» INFORMATION SHOWN

--- BEGIN ---

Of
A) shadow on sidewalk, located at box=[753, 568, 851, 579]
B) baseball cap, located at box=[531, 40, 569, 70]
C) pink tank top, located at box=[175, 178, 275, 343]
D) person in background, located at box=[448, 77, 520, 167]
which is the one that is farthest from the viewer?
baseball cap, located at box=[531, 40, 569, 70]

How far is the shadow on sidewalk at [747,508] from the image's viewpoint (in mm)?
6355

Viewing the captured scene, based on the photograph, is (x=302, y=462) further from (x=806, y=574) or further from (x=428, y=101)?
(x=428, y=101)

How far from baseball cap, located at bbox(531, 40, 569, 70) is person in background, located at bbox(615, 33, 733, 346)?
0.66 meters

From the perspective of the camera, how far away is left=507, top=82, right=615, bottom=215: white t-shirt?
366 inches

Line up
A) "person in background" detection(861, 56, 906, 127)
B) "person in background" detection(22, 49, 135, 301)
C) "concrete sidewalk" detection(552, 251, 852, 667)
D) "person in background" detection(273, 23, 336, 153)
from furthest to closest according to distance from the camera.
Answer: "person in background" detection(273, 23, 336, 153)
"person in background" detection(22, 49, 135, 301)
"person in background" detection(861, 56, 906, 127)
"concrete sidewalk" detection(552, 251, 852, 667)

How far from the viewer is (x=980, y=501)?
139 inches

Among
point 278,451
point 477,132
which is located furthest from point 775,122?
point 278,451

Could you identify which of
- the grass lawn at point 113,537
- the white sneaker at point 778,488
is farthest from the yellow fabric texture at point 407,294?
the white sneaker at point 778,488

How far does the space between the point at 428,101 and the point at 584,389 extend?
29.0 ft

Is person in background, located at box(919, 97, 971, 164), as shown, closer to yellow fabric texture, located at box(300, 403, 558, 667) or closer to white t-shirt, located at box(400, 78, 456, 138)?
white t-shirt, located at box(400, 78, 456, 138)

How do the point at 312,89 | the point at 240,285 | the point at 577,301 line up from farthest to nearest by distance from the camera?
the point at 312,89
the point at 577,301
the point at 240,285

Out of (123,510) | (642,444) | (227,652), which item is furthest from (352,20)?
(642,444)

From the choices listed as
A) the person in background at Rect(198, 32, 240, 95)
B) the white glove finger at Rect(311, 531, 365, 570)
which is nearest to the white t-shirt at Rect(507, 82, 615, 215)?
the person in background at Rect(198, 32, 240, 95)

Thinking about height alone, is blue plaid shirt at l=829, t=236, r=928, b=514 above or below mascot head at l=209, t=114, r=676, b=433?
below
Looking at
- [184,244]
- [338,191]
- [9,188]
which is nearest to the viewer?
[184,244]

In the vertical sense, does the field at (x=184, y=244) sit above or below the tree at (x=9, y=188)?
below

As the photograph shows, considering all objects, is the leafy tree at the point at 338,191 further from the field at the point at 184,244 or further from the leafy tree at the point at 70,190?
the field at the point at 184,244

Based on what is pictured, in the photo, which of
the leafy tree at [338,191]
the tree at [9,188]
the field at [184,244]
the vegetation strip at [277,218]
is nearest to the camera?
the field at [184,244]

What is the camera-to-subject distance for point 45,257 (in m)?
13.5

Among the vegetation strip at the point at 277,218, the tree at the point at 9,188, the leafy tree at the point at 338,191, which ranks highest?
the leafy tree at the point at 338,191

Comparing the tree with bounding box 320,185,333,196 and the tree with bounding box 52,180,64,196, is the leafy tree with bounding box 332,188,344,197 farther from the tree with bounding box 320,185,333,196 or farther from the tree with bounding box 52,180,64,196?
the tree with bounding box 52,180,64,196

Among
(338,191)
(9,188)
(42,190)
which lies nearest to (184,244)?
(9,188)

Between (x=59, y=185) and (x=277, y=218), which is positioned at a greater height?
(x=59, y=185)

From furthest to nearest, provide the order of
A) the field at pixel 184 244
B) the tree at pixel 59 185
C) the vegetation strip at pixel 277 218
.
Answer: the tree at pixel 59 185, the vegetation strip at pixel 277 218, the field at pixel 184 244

--- END ---

» YOUR GOAL
Repeat the records above exactly, from the first line to the last.

» CORRECT ANSWER
Of
A) shadow on sidewalk, located at box=[753, 568, 851, 579]
B) baseball cap, located at box=[531, 40, 569, 70]
C) pink tank top, located at box=[175, 178, 275, 343]
D) person in background, located at box=[448, 77, 520, 167]
which is the one that is farthest from the viewer?
baseball cap, located at box=[531, 40, 569, 70]

How far is the shadow on sidewalk at [747,508] from the image's viewpoint (in mm)?
6355

Viewing the captured scene, based on the photograph, is (x=302, y=462) further from (x=806, y=574) or further from (x=428, y=101)?
(x=428, y=101)

How far from baseball cap, located at bbox(531, 40, 569, 70) is person in background, located at bbox(615, 33, 733, 346)?
0.66 meters

From the perspective of the camera, how far away is left=507, top=82, right=615, bottom=215: white t-shirt?
366 inches

Line up
A) "person in background" detection(861, 56, 906, 127)
B) "person in background" detection(22, 49, 135, 301)
C) "concrete sidewalk" detection(552, 251, 852, 667)
D) "person in background" detection(273, 23, 336, 153)
from furthest to closest according to distance from the camera.
Answer: "person in background" detection(273, 23, 336, 153)
"person in background" detection(22, 49, 135, 301)
"person in background" detection(861, 56, 906, 127)
"concrete sidewalk" detection(552, 251, 852, 667)

How far from the viewer is (x=980, y=501)?
139 inches

Among
point 278,451
point 477,132
which is located furthest from point 775,122?
point 278,451

Could you identify which of
- the grass lawn at point 113,537
- the white sneaker at point 778,488
is farthest from the yellow fabric texture at point 407,294?
the white sneaker at point 778,488

How far does the space between the point at 428,101 and the point at 584,389 extend?
29.0 ft

Is person in background, located at box(919, 97, 971, 164), as shown, closer to yellow fabric texture, located at box(300, 403, 558, 667) or closer to white t-shirt, located at box(400, 78, 456, 138)?
white t-shirt, located at box(400, 78, 456, 138)

How do the point at 312,89 | the point at 240,285 | the point at 577,301 line up from farthest to nearest by distance from the camera?
the point at 312,89
the point at 577,301
the point at 240,285

Out of (123,510) | (642,444) | (227,652), which item is furthest from (352,20)?
(642,444)

From the choices listed as
A) the person in background at Rect(198, 32, 240, 95)
B) the white glove finger at Rect(311, 531, 365, 570)
which is nearest to the white t-shirt at Rect(507, 82, 615, 215)?
the person in background at Rect(198, 32, 240, 95)

Thinking about height alone, is blue plaid shirt at l=829, t=236, r=928, b=514 above or below mascot head at l=209, t=114, r=676, b=433?
below
Looking at
- [184,244]
- [338,191]
- [9,188]
which is nearest to the viewer?
[184,244]

In the vertical sense, does the field at (x=184, y=244) sit above or below the tree at (x=9, y=188)?
below

As the photograph shows, considering all objects, is the leafy tree at the point at 338,191 further from the field at the point at 184,244 or further from the leafy tree at the point at 70,190?
the field at the point at 184,244

Based on what is pictured, in the photo, which of
the leafy tree at [338,191]
the tree at [9,188]
the field at [184,244]
the vegetation strip at [277,218]
is nearest to the camera?
the field at [184,244]

What is the camera-to-subject distance for point 45,257 (in m)?
13.5

Among the vegetation strip at the point at 277,218, the tree at the point at 9,188, the leafy tree at the point at 338,191, which ranks highest?
the leafy tree at the point at 338,191

Comparing the tree with bounding box 320,185,333,196 and the tree with bounding box 52,180,64,196, is the leafy tree with bounding box 332,188,344,197 farther from the tree with bounding box 320,185,333,196 or farther from the tree with bounding box 52,180,64,196?
the tree with bounding box 52,180,64,196

Among
(338,191)
(9,188)
(42,190)
which lies nearest to (184,244)?
(9,188)

Between (x=59, y=185) and (x=277, y=218), which is positioned at a greater height?
(x=59, y=185)

From furthest to nearest, provide the order of
A) the field at pixel 184 244
B) the tree at pixel 59 185
C) the vegetation strip at pixel 277 218
.
Answer: the tree at pixel 59 185, the vegetation strip at pixel 277 218, the field at pixel 184 244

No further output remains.